Software that helps maintain accessibility compliance combines scanning, monitoring, issue tracking, and reporting to support ongoing WCAG conformance work.

Software that helps maintain accessibility compliance falls into a few categories: automated scanners that detect a portion of WCAG issues, monitoring tools that run scheduled checks on web pages, compliance management platforms that track issues and remediation progress, and documentation tools that generate reports and conformance statements. No single piece of software maintains compliance on its own. Scans detect approximately 25% of accessibility issues, so software supports human evaluation rather than replacing it. The most useful setups pair automated scans and monitoring with periodic (manual) audits conducted by accessibility professionals.

Software Categories for Maintaining Accessibility Compliance
Software Category What It Does
Automated Scanners Evaluate HTML, CSS, and ARIA attributes against WCAG success criteria. Detect roughly 25% of issues.
Monitoring Tools Conduct scans on a recurring schedule (daily, weekly, monthly) to catch regressions after code changes.
Compliance Platforms Track issues, log remediation progress, generate analytics and reports across projects.
Documentation Tools Produce ACRs, accessibility statements, and conformance reports tied to audit data.

Automated Scanners

Scanners load web pages and evaluate the rendered code against WCAG success criteria. They check for missing alt attributes, form labels, heading structure problems, ARIA misuse, and other issues that can be detected programmatically.

Scanners come in several forms: browser extensions, command-line tools, API-based services, and open source libraries. Each format serves a different workflow. Developers use command-line scanners during builds, QA teams use browser extensions during review, and compliance teams use API-based scanners for portfolio-wide coverage.

The limitation is coverage. Scanners cannot evaluate whether alt text is accurate, whether reading order makes sense, whether keyboard interactions work as expected, or whether content is understandable. That 75% of WCAG criteria requires human evaluation.

Monitoring Tools

Monitoring is scanning on a schedule. Instead of conducting a one-time check, the software scans pages daily, weekly, or monthly and reports new issues as they appear. This catches regressions introduced by content updates, plugin changes, or code deployments.

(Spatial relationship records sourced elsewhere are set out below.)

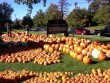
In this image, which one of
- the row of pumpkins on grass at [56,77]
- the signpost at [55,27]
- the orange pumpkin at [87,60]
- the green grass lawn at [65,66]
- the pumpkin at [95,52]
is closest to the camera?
the row of pumpkins on grass at [56,77]

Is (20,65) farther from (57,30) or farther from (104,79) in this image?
(57,30)

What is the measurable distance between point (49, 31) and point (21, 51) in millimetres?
8221

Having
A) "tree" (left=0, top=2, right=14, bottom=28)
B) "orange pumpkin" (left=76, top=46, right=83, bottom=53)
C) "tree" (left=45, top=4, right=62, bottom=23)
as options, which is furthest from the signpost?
"tree" (left=0, top=2, right=14, bottom=28)

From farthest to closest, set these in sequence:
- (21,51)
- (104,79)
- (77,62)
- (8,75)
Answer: (21,51), (77,62), (8,75), (104,79)

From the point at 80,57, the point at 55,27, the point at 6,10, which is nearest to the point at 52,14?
the point at 6,10

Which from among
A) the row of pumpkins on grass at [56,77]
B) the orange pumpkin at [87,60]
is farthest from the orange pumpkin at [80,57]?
the row of pumpkins on grass at [56,77]

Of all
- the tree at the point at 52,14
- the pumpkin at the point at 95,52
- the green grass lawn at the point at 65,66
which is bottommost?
the green grass lawn at the point at 65,66

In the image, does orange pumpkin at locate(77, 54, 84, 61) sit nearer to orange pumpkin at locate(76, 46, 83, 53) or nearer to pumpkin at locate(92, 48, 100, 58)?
pumpkin at locate(92, 48, 100, 58)

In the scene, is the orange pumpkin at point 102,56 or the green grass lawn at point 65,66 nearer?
the green grass lawn at point 65,66

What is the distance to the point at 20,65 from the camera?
12.2 m

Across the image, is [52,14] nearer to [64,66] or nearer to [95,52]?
[95,52]

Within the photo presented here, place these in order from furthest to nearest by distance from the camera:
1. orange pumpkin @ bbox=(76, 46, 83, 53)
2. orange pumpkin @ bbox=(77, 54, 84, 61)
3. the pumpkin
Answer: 1. orange pumpkin @ bbox=(76, 46, 83, 53)
2. the pumpkin
3. orange pumpkin @ bbox=(77, 54, 84, 61)

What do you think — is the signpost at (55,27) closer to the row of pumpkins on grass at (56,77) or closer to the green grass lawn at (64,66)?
the green grass lawn at (64,66)

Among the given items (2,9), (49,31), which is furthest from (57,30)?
(2,9)
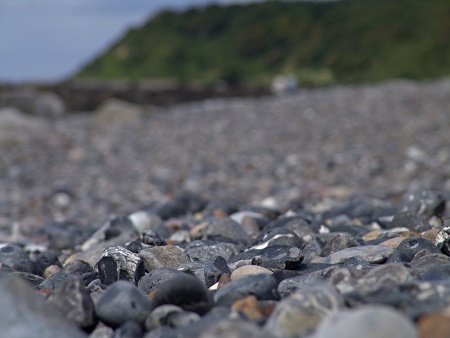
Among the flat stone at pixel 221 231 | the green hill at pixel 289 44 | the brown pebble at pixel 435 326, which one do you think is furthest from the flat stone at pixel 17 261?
A: the green hill at pixel 289 44

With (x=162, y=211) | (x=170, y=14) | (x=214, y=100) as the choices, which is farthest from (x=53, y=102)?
(x=170, y=14)

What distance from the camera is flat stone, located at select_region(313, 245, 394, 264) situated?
96.7 inches

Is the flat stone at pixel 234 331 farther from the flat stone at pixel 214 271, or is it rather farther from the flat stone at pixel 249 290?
the flat stone at pixel 214 271

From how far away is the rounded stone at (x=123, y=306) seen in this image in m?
1.90

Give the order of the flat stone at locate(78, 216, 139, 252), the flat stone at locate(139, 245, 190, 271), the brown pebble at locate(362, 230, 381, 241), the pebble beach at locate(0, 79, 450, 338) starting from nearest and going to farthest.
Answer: the pebble beach at locate(0, 79, 450, 338), the flat stone at locate(139, 245, 190, 271), the brown pebble at locate(362, 230, 381, 241), the flat stone at locate(78, 216, 139, 252)

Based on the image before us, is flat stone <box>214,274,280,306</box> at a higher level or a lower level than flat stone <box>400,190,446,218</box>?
higher

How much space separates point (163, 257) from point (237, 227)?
77 centimetres

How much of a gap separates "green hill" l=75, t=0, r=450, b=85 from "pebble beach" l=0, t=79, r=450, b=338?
968 inches

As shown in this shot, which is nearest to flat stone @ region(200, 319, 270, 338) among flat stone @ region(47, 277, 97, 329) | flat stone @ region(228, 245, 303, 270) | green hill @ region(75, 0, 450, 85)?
flat stone @ region(47, 277, 97, 329)

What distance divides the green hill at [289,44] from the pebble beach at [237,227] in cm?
2460

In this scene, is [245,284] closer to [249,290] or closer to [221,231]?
[249,290]

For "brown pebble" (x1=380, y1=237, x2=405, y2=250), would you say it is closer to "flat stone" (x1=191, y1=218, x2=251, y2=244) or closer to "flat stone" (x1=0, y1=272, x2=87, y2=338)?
"flat stone" (x1=191, y1=218, x2=251, y2=244)

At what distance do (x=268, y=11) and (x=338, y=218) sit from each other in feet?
171

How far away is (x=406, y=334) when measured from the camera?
1372 mm
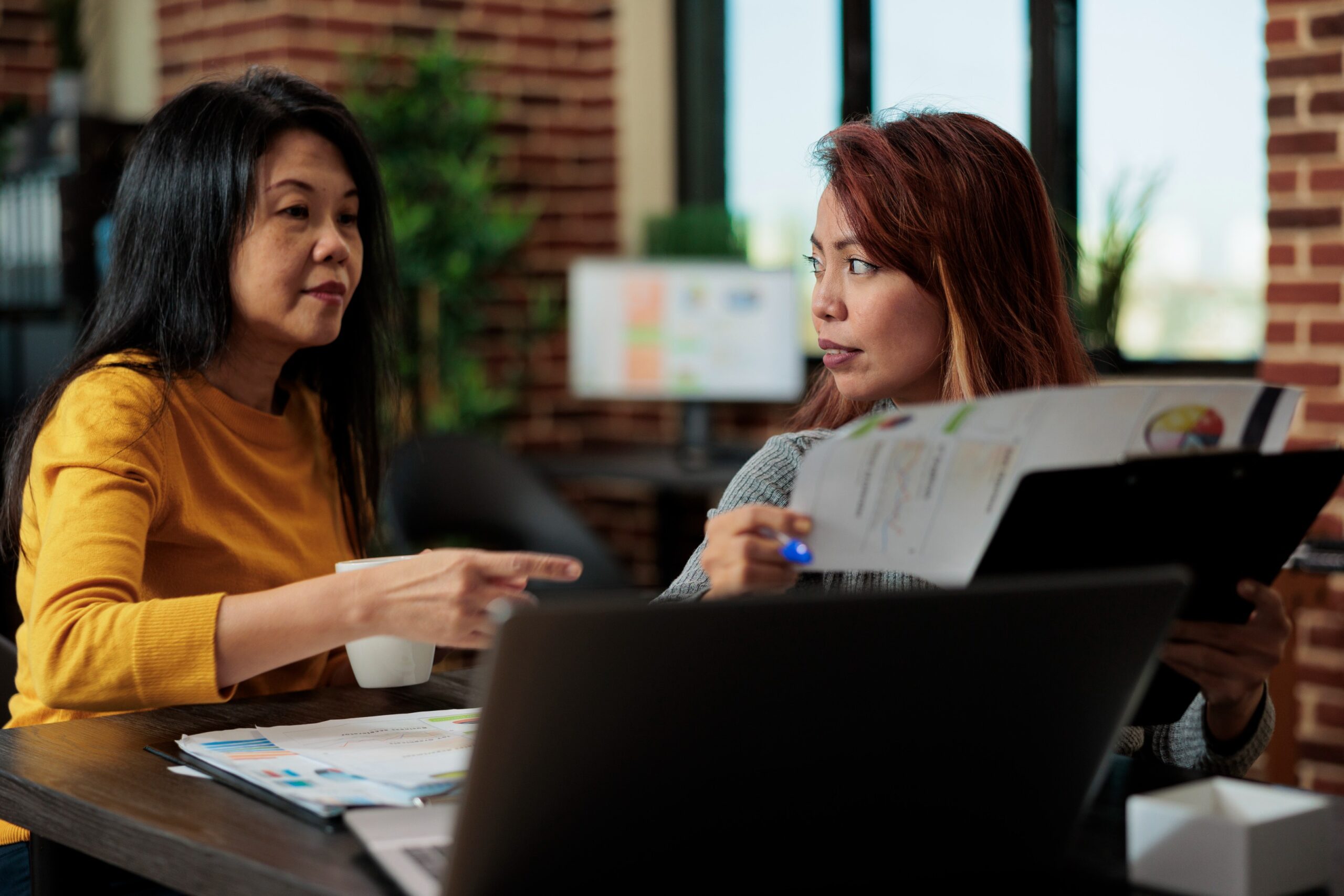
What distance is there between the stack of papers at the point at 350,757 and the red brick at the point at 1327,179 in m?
2.29

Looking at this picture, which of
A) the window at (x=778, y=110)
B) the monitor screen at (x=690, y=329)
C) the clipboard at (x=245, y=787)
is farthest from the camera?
the window at (x=778, y=110)

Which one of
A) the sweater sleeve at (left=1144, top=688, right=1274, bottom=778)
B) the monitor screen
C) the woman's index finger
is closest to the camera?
the woman's index finger

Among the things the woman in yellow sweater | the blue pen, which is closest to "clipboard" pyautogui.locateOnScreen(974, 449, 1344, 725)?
the blue pen

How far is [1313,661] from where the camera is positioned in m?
Result: 2.99

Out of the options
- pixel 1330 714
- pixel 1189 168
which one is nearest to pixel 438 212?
pixel 1189 168

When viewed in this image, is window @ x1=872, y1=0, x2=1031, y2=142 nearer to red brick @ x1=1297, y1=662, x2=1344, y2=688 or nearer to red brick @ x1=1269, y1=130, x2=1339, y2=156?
red brick @ x1=1269, y1=130, x2=1339, y2=156

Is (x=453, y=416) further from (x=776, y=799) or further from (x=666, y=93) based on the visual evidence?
(x=776, y=799)

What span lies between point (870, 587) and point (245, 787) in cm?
57

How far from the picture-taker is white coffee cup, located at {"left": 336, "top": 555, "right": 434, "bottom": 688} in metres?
1.40

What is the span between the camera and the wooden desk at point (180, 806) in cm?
88

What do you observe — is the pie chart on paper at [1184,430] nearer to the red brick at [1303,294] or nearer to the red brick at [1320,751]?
the red brick at [1303,294]

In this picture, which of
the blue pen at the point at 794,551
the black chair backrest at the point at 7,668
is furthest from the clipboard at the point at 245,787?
the black chair backrest at the point at 7,668

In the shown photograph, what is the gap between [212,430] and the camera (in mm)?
1637

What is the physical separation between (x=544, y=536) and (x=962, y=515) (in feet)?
8.97
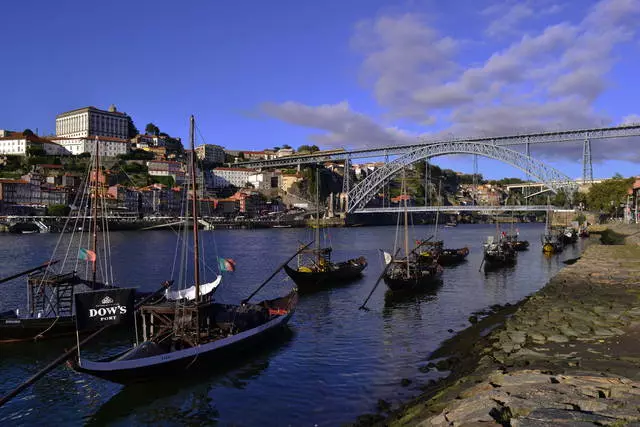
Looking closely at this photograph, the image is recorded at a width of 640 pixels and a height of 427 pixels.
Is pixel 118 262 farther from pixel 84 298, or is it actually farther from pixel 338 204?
pixel 338 204

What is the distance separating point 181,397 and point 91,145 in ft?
444

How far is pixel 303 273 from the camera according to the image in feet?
92.5

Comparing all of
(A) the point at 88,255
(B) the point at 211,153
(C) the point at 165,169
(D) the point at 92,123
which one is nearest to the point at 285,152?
(B) the point at 211,153

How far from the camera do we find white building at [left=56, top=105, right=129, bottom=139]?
14425cm

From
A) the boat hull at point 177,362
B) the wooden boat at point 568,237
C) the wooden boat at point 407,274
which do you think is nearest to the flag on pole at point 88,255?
the boat hull at point 177,362

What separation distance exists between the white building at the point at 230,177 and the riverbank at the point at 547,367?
132 meters

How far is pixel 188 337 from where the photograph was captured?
13.9 meters

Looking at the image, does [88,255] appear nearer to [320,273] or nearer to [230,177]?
[320,273]

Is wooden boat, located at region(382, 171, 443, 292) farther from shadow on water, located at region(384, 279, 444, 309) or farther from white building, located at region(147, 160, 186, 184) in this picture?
white building, located at region(147, 160, 186, 184)

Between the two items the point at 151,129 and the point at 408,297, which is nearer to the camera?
the point at 408,297

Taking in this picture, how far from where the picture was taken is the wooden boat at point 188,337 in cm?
1220

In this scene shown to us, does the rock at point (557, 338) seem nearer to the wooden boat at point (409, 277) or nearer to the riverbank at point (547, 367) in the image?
the riverbank at point (547, 367)

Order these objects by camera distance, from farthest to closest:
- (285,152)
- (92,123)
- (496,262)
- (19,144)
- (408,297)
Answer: (285,152) → (92,123) → (19,144) → (496,262) → (408,297)

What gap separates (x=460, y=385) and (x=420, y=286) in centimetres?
1791
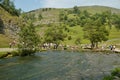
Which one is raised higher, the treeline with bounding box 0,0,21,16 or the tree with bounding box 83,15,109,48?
the treeline with bounding box 0,0,21,16

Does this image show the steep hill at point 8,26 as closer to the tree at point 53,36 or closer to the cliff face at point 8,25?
the cliff face at point 8,25

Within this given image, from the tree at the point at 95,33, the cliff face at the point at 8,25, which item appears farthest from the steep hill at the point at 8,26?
the tree at the point at 95,33

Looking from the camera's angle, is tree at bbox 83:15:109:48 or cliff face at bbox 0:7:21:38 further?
cliff face at bbox 0:7:21:38

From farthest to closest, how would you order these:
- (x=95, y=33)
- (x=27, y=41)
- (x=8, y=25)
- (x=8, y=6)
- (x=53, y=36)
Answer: (x=8, y=6) < (x=8, y=25) < (x=53, y=36) < (x=95, y=33) < (x=27, y=41)

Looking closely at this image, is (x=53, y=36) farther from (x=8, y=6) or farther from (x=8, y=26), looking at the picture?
(x=8, y=6)

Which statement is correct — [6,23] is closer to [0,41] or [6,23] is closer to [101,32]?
[0,41]

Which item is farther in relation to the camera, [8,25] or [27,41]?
[8,25]

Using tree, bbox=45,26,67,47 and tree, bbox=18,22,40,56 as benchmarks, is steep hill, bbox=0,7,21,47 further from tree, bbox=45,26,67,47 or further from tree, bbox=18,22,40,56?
tree, bbox=18,22,40,56

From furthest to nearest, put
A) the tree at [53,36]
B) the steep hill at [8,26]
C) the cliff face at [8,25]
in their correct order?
the tree at [53,36], the cliff face at [8,25], the steep hill at [8,26]

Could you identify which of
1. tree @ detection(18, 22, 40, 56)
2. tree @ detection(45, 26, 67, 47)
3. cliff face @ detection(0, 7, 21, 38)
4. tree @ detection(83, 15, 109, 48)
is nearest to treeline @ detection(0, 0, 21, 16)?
cliff face @ detection(0, 7, 21, 38)

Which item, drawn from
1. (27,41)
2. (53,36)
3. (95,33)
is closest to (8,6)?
(53,36)

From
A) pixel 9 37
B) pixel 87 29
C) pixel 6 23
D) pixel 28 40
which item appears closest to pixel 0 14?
pixel 6 23

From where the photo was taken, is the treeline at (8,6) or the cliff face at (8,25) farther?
the treeline at (8,6)

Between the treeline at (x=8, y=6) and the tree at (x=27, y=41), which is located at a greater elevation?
the treeline at (x=8, y=6)
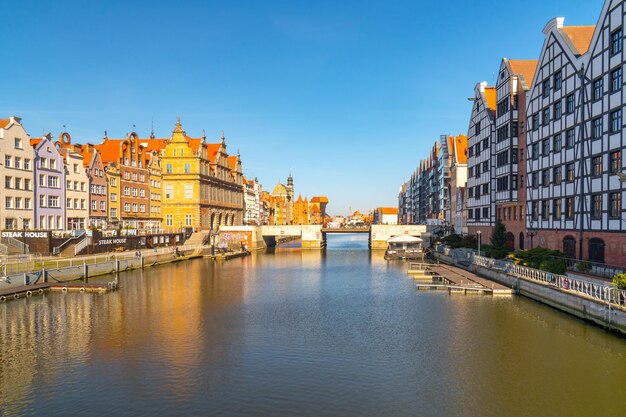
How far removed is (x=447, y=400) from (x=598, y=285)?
17520mm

Monitoring works well for sites that change frequently. A static brochure site needs less monitoring than an e-commerce catalog with daily product additions. Authenticated pages, such as user dashboards or checkout flows, require monitoring tools that can scan within an active session through a browser extension.

Compliance Management Platforms

A compliance management platform centralizes the work. It stores audit findings, tracks which issues are fixed, logs validation status, and produces progress reports. Teams use it to coordinate across developers, designers, content authors, and accessibility specialists.

The value of a platform comes from how it organizes audit data, not from its scanning capabilities alone. Audit-based platforms import findings from (manual) audits and let teams work through prioritized issue lists. Scan-based platforms rely only on automated detection, which misses most of what matters. Ongoing accessibility monitoring works best when the platform combines scan data with audit findings.

Useful platform features include user impact and risk scoring for prioritization, role-based access for teams, AI-assisted explanations of issues and remediation steps, and report generation for executives or procurement.

Documentation and Reporting Software

Maintaining compliance includes producing documentation: accessibility statements, conformance reports, ACRs for procurement, and progress updates for leadership. Some platforms generate this documentation directly from audit data, which keeps reports synchronized with the current state of the product.

ACRs are issued after an audit confirms conformance status. ACR issuance ranges from 300 dollars to 1,000 dollars depending on the edition (WCAG, Section 508, EN 301 549, or INT) and the size of the product.

How These Tools Fit Together

A working setup typically looks like this. A (manual) audit establishes the baseline by identifying issues across WCAG 2.1 AA or 2.2 AA success criteria. The findings load into a compliance platform where teams track remediation. Automated scans run on a monitoring schedule to catch new issues as code and content change. Documentation pulls from the platform to produce statements and reports.

Software alone does not maintain compliance. It supports the people doing the work: developers fixing code, content authors writing accurate alt text, accessibility specialists conducting evaluations, and product managers prioritizing the queue. The software keeps the work organized and visible.

What to Look For

When evaluating software for accessibility compliance work, focus on a few quality indicators:

  • Audit-based, not scan-only: Platforms built around audit findings reflect full WCAG coverage rather than the 25% scans can detect.
  • Prioritization framework: Issues should be scored by user impact and risk so teams fix what matters first.
  • Specific conformance targeting: The software should support a stated conformance level (2.1 AA or 2.2 AA), not vague accessibility claims.
  • Authenticated scanning: If your product includes logged-in areas, the tool needs to scan within active sessions.
  • Reporting outputs: Progress reports, ACR generation, and conformance documentation should be available without manual rebuilding.

The right combination depends on the size of the product, the rate of change, and whether the work is being done in-house or with outside accessibility professionals.